Axial images of the femur were collected on a GE 1.5 T magnetic resonance imager using a Tl weighted sequence. Images were analyzed using X-Vessel. Bone mineral was assessed using dual-energy X-ray absorptiometry (Delphi A; Hologic, Inc.).
There were no differences in age (34.1 ± 9.3y vs 32.5 ± 8.7 y), height (179.2 ± 8.5 cm vs 177.4 ± 7.3 cm), or weight (79.6 ± 21.5 kg vs 78.7 ± 20.7 kg), between SCI and CON, respectively. The volume of the total mid-femur was not different in the two groups and the width in the mediolateral and anteroposterior directions was only slightly smaller in SCI (3 and 6%; P < 0.05). The volume and width of the medullary cavity were 54.1 % and 21–23 % larger in SCI, however (P < 0.05). A large effect size (partial eta squared = 0.25; P = 0.059) suggested a larger endosteal volume in SCI than CON (44 %). In contrast, cortical volume was 23 % lower and the lateral, medial, anterior and posterior aspects of the cortical wall were 22 to 39 % thinner in SCI (P < 0.05). The structural compromise was accompanied by lower calculated cross-sectional moment of inertia, polar section modulus and bone strength index (15 to 35 %; P < 0.05).

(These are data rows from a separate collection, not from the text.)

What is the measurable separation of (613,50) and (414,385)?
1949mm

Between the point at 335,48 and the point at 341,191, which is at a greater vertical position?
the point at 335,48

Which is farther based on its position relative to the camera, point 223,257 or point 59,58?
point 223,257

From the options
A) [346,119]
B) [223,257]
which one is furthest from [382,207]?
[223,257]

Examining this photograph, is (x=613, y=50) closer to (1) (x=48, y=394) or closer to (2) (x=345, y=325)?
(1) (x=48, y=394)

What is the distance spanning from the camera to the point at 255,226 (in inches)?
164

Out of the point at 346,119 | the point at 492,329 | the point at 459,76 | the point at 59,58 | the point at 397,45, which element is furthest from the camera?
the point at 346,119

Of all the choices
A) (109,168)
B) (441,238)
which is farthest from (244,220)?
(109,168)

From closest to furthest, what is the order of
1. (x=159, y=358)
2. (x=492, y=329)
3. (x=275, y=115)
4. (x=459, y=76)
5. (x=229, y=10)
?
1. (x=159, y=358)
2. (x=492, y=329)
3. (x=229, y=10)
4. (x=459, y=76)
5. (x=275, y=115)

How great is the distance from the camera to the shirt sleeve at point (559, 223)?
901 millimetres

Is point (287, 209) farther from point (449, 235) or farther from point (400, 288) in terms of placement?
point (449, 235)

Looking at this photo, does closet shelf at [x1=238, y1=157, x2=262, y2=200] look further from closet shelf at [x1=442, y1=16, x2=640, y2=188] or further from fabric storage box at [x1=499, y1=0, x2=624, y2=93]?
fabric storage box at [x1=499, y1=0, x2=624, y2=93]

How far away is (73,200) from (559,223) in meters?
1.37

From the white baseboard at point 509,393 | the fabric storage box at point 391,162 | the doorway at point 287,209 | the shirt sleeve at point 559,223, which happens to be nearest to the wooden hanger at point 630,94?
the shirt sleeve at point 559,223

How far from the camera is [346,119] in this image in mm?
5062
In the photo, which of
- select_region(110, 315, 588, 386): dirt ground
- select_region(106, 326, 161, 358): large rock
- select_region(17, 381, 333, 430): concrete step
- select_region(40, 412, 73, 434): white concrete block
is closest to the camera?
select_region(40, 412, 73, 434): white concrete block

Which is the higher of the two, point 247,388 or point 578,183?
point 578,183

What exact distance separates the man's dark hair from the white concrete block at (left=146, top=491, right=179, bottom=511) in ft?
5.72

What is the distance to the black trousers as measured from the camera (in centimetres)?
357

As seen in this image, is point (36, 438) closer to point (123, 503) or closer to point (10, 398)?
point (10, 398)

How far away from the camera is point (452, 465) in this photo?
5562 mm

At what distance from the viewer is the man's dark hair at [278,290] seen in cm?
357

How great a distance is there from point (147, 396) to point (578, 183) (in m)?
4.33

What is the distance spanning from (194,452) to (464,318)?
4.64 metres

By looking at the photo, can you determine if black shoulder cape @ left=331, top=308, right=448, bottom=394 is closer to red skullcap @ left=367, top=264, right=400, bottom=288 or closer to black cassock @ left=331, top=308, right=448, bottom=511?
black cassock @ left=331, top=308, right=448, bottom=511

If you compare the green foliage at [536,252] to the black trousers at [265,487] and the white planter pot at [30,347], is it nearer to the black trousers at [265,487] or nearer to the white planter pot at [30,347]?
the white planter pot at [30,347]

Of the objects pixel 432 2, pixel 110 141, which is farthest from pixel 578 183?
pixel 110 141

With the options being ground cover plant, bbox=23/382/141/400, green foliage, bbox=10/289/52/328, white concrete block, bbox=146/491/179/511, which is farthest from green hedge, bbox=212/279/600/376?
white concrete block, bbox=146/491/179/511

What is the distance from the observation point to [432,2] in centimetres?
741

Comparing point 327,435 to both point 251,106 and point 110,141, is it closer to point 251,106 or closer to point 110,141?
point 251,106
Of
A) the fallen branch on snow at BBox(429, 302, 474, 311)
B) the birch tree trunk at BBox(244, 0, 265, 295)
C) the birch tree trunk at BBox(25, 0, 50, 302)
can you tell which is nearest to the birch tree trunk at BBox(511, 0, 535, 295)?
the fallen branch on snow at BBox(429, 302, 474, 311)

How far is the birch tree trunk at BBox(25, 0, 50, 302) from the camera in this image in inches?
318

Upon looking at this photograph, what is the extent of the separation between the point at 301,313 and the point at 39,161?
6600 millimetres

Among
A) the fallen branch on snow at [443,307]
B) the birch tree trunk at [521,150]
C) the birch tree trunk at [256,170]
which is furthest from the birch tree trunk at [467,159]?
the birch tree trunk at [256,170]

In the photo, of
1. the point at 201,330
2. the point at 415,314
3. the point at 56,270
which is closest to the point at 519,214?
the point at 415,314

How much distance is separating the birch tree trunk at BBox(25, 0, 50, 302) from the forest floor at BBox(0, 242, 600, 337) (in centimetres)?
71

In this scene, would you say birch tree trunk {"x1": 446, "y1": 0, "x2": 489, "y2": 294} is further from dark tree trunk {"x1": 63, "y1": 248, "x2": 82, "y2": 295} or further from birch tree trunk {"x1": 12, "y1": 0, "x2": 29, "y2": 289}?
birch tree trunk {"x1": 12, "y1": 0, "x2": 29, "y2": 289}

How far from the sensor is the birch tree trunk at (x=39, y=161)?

The degree of structural difference was similar in the most proximal and most distal portions of the mid-femur (P > 0.05). The findings suggest that after SCI the mid-femur deteriorates from the inside out with the greatest degree of deterioration in the posterior aspect of the bone. The result is a subsequent decrease in bone strength, consistent with the remarkably high incidence of fracture in the femur after injury. Supported by NIH (HD40323).